A separate collection of stamps, the Vatican stamps are Fr. Leininger’s favorite. He has spent the most time searching for these stamps and almost has a complete set. Telling me about his various Vatican stamps, Fr. Leininger mentioned a special set of stamps that was very important to him; “I have a certain set of Vatican stamps. There are only six stamps, but it took me about 11 years to get these stamps, because these six stamps cost me $1200.” Quite an investment of time and money has earned Fr. Leininger very unique and beautiful stamps, such as a detailed Vatican stamp he obtained: “The stamps that the Vatican put out when the Sistine Chapel was restored are a beautiful set.” From ornate buildings and monuments with intricate designs to lifelike portraits of holy figures, Fr. Leininger’s special set of Vatican stamps are a unique addition to his impressive assortment of stamps.
Most of the cataloguing and sorting takes place in the “Philatelic Phun Room,” located in the science department. There, Fr. Leininger uses his stamp catalogues to identify and sort the innumerable amount of stamps, jam-packed into shoe boxes on shelves. Fr. Leininger noted that he had catalogued only about “200,000 of the one million stamps in this room.”

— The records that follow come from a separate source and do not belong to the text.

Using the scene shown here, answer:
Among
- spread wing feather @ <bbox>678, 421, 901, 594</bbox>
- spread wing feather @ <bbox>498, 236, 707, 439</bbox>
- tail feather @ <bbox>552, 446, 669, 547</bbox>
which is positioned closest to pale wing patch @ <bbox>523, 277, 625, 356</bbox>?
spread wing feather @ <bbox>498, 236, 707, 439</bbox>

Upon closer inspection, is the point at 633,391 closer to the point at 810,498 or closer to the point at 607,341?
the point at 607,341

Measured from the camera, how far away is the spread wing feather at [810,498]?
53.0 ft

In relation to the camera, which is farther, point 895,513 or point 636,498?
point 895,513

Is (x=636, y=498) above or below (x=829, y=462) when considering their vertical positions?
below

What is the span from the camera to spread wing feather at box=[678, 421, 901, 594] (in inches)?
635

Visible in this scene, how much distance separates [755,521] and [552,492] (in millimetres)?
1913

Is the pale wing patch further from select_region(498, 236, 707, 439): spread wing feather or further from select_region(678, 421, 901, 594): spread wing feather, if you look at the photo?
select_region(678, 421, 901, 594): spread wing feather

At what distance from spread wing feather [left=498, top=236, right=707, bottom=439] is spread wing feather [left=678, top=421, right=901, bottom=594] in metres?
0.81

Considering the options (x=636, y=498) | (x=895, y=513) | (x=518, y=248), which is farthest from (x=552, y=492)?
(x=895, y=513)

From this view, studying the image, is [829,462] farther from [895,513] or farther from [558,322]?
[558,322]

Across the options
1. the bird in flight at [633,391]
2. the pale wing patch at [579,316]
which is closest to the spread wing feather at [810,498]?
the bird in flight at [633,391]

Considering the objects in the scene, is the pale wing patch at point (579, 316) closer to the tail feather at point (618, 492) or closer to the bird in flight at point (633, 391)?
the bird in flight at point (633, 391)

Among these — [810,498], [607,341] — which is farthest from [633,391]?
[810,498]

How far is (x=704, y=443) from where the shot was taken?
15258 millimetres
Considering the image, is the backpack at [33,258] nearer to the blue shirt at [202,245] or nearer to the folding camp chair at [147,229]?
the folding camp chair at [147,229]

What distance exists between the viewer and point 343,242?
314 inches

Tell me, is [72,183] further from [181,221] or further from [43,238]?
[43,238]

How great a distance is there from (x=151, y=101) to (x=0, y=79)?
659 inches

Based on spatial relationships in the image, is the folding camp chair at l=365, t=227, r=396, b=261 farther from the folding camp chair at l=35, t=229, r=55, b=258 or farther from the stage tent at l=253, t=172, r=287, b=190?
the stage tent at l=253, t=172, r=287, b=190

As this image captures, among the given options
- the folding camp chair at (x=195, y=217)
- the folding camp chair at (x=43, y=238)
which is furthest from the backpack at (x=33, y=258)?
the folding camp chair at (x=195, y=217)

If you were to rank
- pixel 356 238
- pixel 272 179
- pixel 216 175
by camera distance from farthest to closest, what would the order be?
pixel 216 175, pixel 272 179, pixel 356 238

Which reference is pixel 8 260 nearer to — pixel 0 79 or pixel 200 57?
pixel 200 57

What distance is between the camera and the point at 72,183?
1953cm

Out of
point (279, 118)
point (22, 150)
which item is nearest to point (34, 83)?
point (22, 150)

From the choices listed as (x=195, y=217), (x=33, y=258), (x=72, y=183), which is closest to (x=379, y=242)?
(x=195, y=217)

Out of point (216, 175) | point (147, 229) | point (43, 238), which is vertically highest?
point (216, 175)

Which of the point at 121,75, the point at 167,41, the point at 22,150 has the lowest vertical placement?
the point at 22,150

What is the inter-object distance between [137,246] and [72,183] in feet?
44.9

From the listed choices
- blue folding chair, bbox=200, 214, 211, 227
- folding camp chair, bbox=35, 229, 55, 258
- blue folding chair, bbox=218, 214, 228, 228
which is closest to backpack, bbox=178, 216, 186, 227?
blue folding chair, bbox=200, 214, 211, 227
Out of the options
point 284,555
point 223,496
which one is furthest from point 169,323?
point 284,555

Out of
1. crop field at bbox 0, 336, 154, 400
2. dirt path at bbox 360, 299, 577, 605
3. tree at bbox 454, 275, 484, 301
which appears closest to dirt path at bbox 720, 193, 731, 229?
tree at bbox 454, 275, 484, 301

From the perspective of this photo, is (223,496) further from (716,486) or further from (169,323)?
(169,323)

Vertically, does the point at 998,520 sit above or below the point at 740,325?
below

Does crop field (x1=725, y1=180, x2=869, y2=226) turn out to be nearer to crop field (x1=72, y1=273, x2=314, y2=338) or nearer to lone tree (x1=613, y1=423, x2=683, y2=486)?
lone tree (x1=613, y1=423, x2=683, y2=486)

One 19 x 22mm piece of paper bearing a colorful design sells in an auction for over $200,000. It is antique and quite rare, having been first printed and issued in the early 1900s. But what makes this piece of paper special is the fact that it has a flaw, an inverted design accidently made during its printing process. The elaborate red borderreveals a blue Curtiss Jenny, a biplane from the early 1900s. It’s not just any old piece of paper, it’s a 24 cent inverted Jenny Stamp, an unintentionally unique postage stamp created for airmail purposes, and only 100 of the incorrectly printed stamps were ever created.